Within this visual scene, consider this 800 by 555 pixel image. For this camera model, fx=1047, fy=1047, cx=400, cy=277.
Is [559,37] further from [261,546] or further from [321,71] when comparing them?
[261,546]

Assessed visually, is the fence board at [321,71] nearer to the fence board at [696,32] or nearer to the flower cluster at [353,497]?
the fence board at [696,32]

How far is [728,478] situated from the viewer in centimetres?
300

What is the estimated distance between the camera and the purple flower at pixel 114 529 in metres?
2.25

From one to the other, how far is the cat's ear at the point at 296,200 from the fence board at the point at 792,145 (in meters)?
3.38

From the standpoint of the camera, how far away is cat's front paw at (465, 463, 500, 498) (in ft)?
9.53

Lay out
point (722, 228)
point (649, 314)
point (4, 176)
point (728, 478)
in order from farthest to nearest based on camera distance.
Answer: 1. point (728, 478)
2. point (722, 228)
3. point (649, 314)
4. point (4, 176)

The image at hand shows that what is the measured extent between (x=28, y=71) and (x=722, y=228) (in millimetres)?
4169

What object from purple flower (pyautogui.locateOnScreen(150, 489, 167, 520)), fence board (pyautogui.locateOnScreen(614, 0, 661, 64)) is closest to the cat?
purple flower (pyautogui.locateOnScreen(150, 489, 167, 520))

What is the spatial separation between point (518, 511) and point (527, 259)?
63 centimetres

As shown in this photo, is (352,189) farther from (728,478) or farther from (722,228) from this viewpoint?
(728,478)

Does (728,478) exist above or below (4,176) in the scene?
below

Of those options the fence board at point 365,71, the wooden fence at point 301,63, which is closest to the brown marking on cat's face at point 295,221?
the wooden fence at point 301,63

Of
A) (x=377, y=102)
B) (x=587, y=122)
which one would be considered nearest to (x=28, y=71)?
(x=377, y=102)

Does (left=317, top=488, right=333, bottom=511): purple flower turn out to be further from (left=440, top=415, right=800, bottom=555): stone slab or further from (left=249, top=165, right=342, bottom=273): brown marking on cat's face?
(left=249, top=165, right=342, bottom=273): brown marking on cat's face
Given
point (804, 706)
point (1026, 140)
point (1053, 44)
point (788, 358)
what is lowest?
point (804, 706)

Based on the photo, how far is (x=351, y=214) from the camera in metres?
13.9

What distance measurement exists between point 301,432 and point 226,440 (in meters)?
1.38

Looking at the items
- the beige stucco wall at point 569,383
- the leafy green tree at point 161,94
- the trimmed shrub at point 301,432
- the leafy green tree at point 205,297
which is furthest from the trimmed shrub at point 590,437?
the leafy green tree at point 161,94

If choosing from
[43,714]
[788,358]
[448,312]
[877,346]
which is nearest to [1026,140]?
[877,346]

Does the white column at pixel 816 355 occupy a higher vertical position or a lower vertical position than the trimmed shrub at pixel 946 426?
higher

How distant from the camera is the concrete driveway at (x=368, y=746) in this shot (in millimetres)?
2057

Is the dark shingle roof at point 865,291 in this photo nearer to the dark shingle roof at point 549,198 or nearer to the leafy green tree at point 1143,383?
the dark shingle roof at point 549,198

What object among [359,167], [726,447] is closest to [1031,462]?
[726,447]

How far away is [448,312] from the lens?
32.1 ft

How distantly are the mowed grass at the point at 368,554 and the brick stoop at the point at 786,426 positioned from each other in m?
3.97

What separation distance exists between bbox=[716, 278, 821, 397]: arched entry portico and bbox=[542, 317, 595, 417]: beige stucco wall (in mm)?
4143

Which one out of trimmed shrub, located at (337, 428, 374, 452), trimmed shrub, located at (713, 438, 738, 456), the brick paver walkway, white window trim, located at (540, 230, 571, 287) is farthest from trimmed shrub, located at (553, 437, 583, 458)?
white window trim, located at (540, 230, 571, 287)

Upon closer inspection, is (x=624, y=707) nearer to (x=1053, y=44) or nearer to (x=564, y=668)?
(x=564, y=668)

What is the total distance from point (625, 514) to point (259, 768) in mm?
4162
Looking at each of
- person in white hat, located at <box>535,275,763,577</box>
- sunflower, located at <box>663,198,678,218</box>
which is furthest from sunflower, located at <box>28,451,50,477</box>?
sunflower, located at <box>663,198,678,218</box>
------------------------------
▶ **What is expected**
Write every entry out again exactly.

▶ **Completed exercise**
Within this visual scene, consider this 800 by 555 pixel image. For this camera model, fx=1047, fy=1047, cx=400, cy=277.
Is [559,37] further from [261,546] or further from [321,71] when comparing them?
[261,546]

Assessed visually, is the fence board at [321,71] nearer to the fence board at [696,32] or nearer to the flower cluster at [353,497]?
the fence board at [696,32]

How far is [728,478] situated from the viewer in centimetres?
300

What is the estimated distance between the camera and the purple flower at pixel 114 529 in metres?
2.25

From one to the other, how far is the cat's ear at the point at 296,200 from the fence board at the point at 792,145 (in meters)?
3.38

From the standpoint of the camera, how far away is cat's front paw at (465, 463, 500, 498) (in ft)?
9.53

Lay out
point (722, 228)
point (649, 314)
point (4, 176)
point (728, 478)
in order from farthest to nearest based on camera distance.
Answer: 1. point (728, 478)
2. point (722, 228)
3. point (649, 314)
4. point (4, 176)

The image at hand shows that what is the measured extent between (x=28, y=71) and (x=722, y=228) (in millimetres)?
4169

What object from purple flower (pyautogui.locateOnScreen(150, 489, 167, 520)), fence board (pyautogui.locateOnScreen(614, 0, 661, 64)) is closest to the cat?
purple flower (pyautogui.locateOnScreen(150, 489, 167, 520))

What is the spatial separation between point (518, 511) and point (527, 259)?
63 centimetres

As shown in this photo, is (352,189) farther from (728,478) or farther from (722,228) from this viewpoint?
(728,478)

Does (728,478) exist above or below (4,176) in the scene?
below

Of those options the fence board at point 365,71, the wooden fence at point 301,63, which is closest to the brown marking on cat's face at point 295,221?
the wooden fence at point 301,63

Of
A) (x=377, y=102)
B) (x=587, y=122)
which one would be considered nearest to (x=28, y=71)?
(x=377, y=102)

Does (left=317, top=488, right=333, bottom=511): purple flower turn out to be further from (left=440, top=415, right=800, bottom=555): stone slab or further from (left=249, top=165, right=342, bottom=273): brown marking on cat's face?
(left=249, top=165, right=342, bottom=273): brown marking on cat's face
Given
point (804, 706)
point (1026, 140)
point (1053, 44)
point (788, 358)
what is lowest?
point (804, 706)

Based on the photo, how far is (x=351, y=214) from the camera in metres?
13.9

What distance measurement exists between point 301,432 and point 226,440 (in meters)?
1.38

Looking at the items
- the beige stucco wall at point 569,383
- the leafy green tree at point 161,94
- the trimmed shrub at point 301,432
- the leafy green tree at point 205,297
which is furthest from the trimmed shrub at point 590,437?
the leafy green tree at point 161,94

If choosing from
[43,714]
[788,358]
[448,312]
[877,346]
which is nearest to [1026,140]?
[877,346]

Does the white column at pixel 816 355 occupy a higher vertical position or a lower vertical position than the trimmed shrub at pixel 946 426?
higher

How distant from the camera is the concrete driveway at (x=368, y=746) in this shot (in millimetres)?
2057

Is the dark shingle roof at point 865,291 in this photo nearer to the dark shingle roof at point 549,198 or nearer to the leafy green tree at point 1143,383?
the dark shingle roof at point 549,198

What object among [359,167], [726,447] is closest to [1031,462]?
[726,447]

How far away is [448,312] from the lens?
32.1 ft

How distantly are the mowed grass at the point at 368,554 and the brick stoop at the point at 786,426 positioned from each other in m?
3.97

What separation distance exists between bbox=[716, 278, 821, 397]: arched entry portico and bbox=[542, 317, 595, 417]: beige stucco wall (in mm)?
4143

Which one out of trimmed shrub, located at (337, 428, 374, 452), trimmed shrub, located at (713, 438, 738, 456), the brick paver walkway, white window trim, located at (540, 230, 571, 287) is farthest from trimmed shrub, located at (553, 437, 583, 458)?
white window trim, located at (540, 230, 571, 287)

Upon closer inspection, is (x=624, y=707) nearer to (x=1053, y=44) or nearer to (x=564, y=668)?
(x=564, y=668)

What is the total distance from point (625, 514) to point (259, 768) in mm?
4162
Looking at each of
- person in white hat, located at <box>535,275,763,577</box>
- sunflower, located at <box>663,198,678,218</box>
which is furthest from sunflower, located at <box>28,451,50,477</box>?
sunflower, located at <box>663,198,678,218</box>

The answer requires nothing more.